Al principio todo suele sentirse intenso: mariposas, pensamientos constantes, idealización de la otra persona. Eso puede ser puro efecto de la novedad. Yo suelo separar señales: la atracción pasajera vive en la superficie —mensajes rápidos, planes improvisados que siempre suenan bien en el momento, atención centrada en lo físico o en momentos excitantes— mientras que algo con potencial de amor verdadero aparece cuando la otra persona muestra interés por mi día a día, por mis inseguridades y por lo que me hace feliz o me duele. En mis relaciones anteriores aprendí a preguntar, sin drama, cómo actuaba la persona en situaciones mundanas: ¿se acuerda de pequeñas cosas? ¿hace esfuerzo cuando la vida está complicada?
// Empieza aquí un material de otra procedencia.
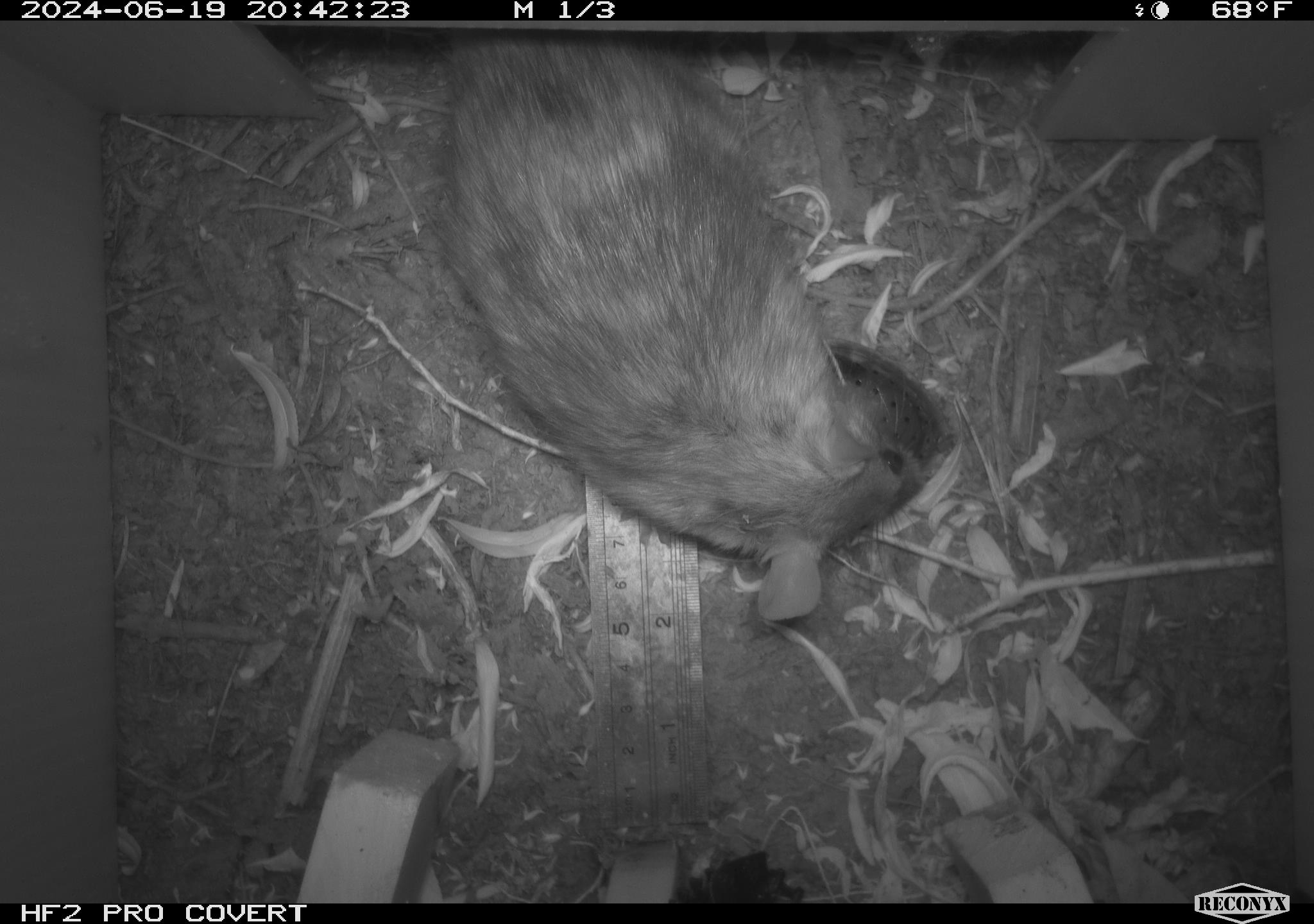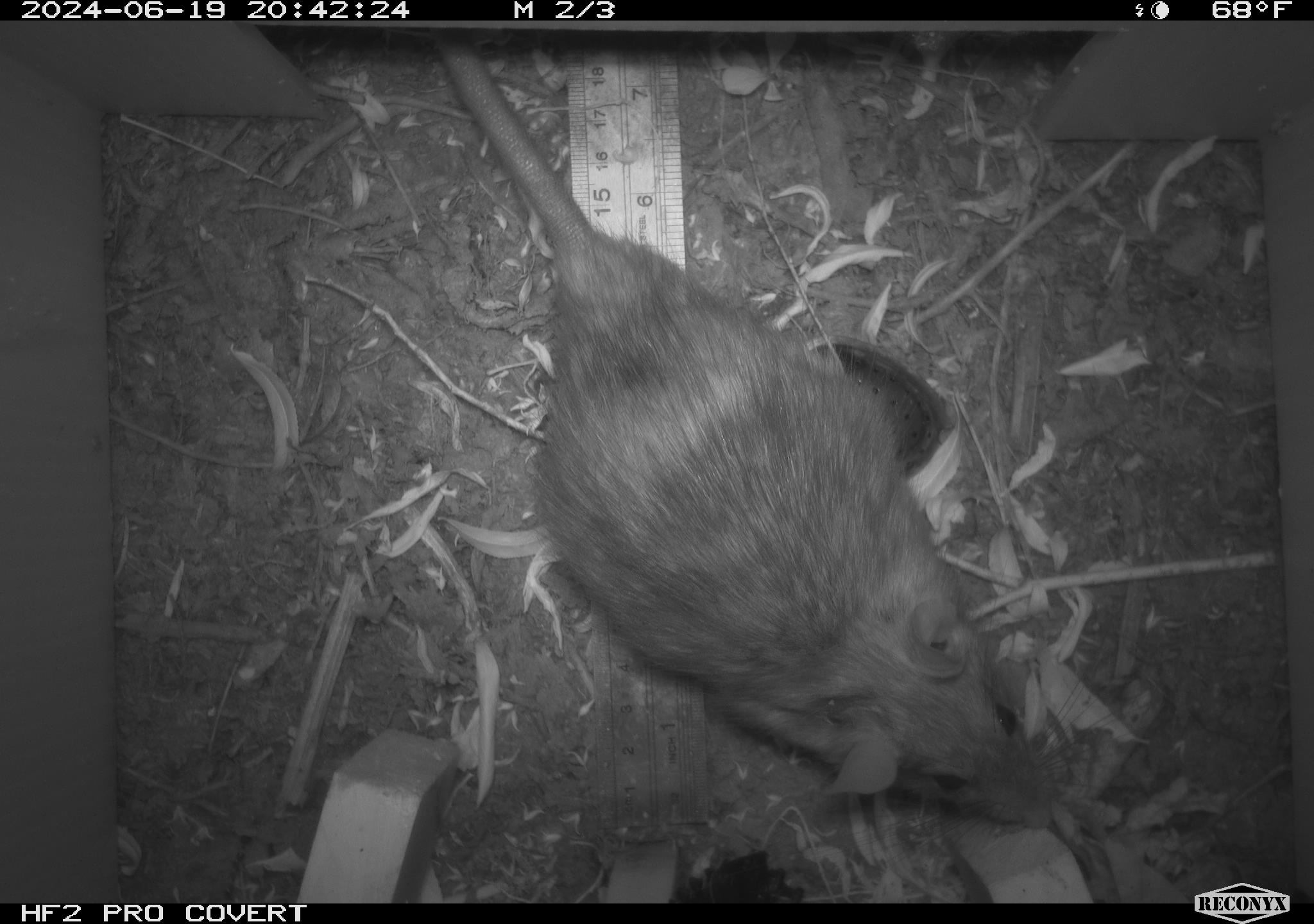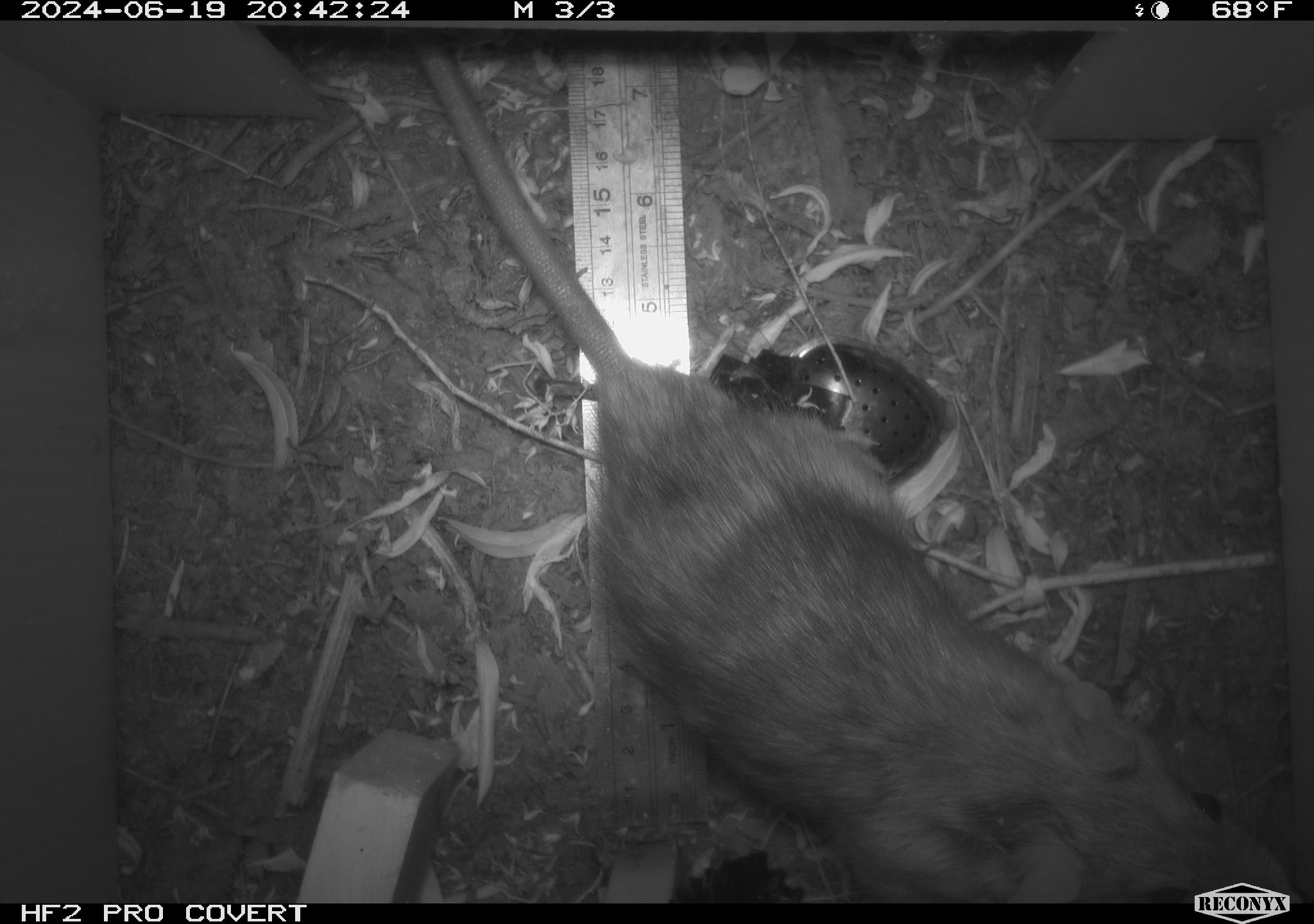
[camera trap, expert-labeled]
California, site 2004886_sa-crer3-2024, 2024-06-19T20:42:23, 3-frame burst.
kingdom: Animalia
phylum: Chordata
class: Mammalia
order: Rodentia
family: Muridae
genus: Rattus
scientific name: Rattus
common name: rat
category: rattus species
Para probarlo, aplico una especie de prueba del tiempo y la rutina: observo si el interés se mantiene después de una semana sin encuentros, si aparece en momentos aburridos o estresantes, y cómo reacciona ante conflictos pequeños. También valoro la reciprocidad: ¿soy yo quien siempre propone o también aparece en los planes? Al final, confío en mi tranquilidad emocional: la atracción pasajera suele dejarme con dudas y altibajos; lo que tiene base real me da ganas de seguir construyendo, aunque sea lento. Esa sensación de querer acompañar, más que poseer, es la que más me pesa cuando decido si algo puede ser amor.